- [SUPPLIED DATA]
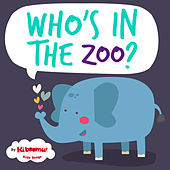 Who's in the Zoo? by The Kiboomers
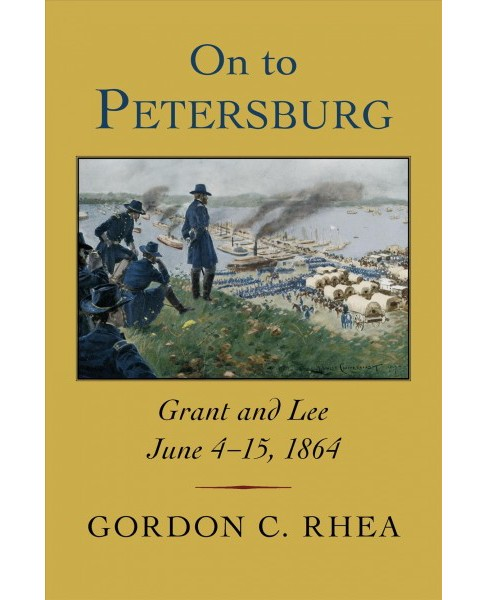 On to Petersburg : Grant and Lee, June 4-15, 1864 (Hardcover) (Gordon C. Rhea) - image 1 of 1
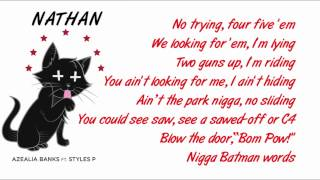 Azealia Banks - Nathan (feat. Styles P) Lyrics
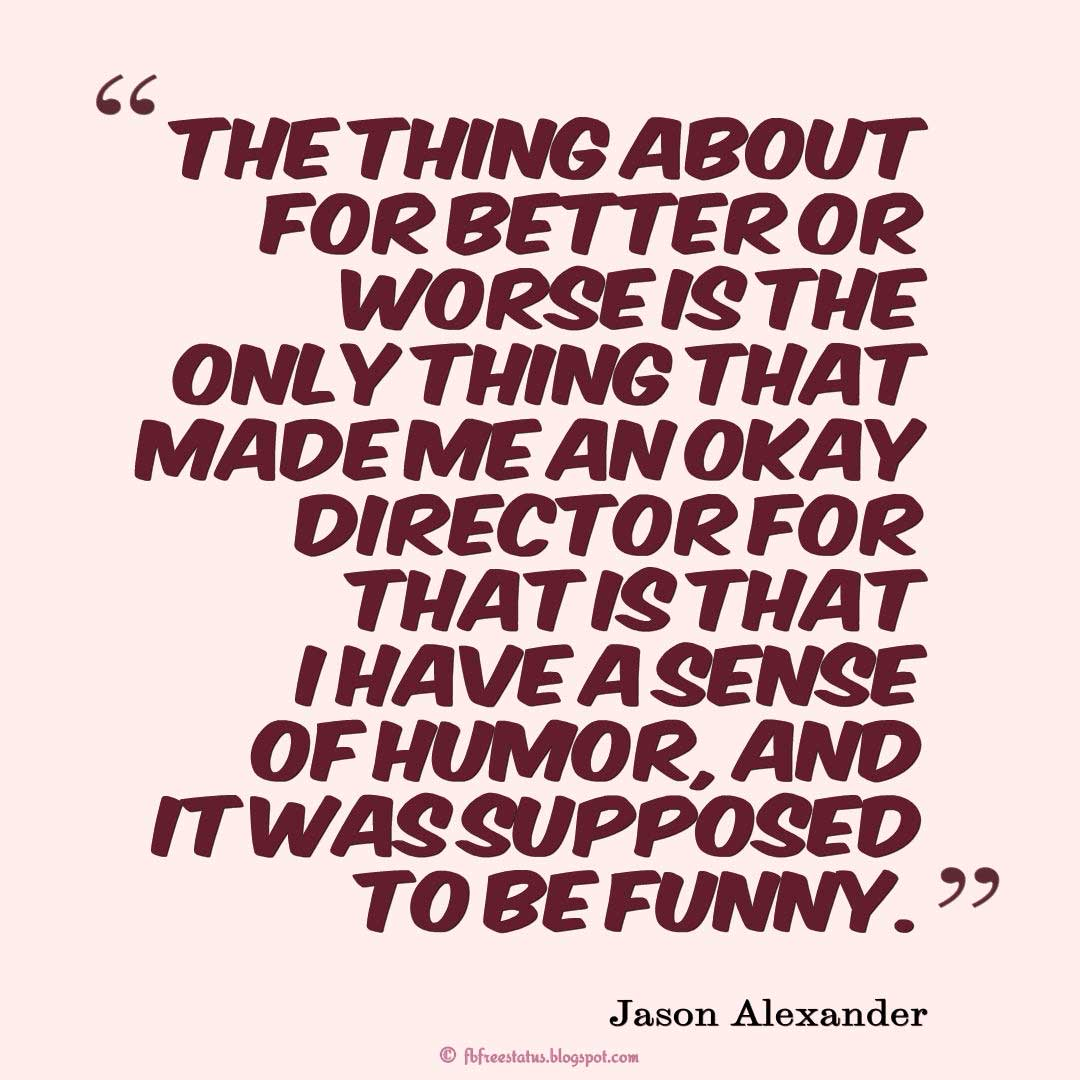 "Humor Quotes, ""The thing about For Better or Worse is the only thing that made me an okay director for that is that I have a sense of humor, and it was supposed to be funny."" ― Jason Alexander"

- [EXERCISE OBJECTIVE]
Only the pictures are to be left out; repeat all other material exactly.

- [YOUR SOLUTION]
 Who's in the Zoo? by The Kiboomers
 On to Petersburg : Grant and Lee, June 4-15, 1864 (Hardcover) (Gordon C. Rhea) - image 1 of 1
 Azealia Banks - Nathan (feat. Styles P) Lyrics
 "Humor Quotes, ""The thing about For Better or Worse is the only thing that made me an okay director for that is that I have a sense of humor, and it was supposed to be funny."" ― Jason Alexander"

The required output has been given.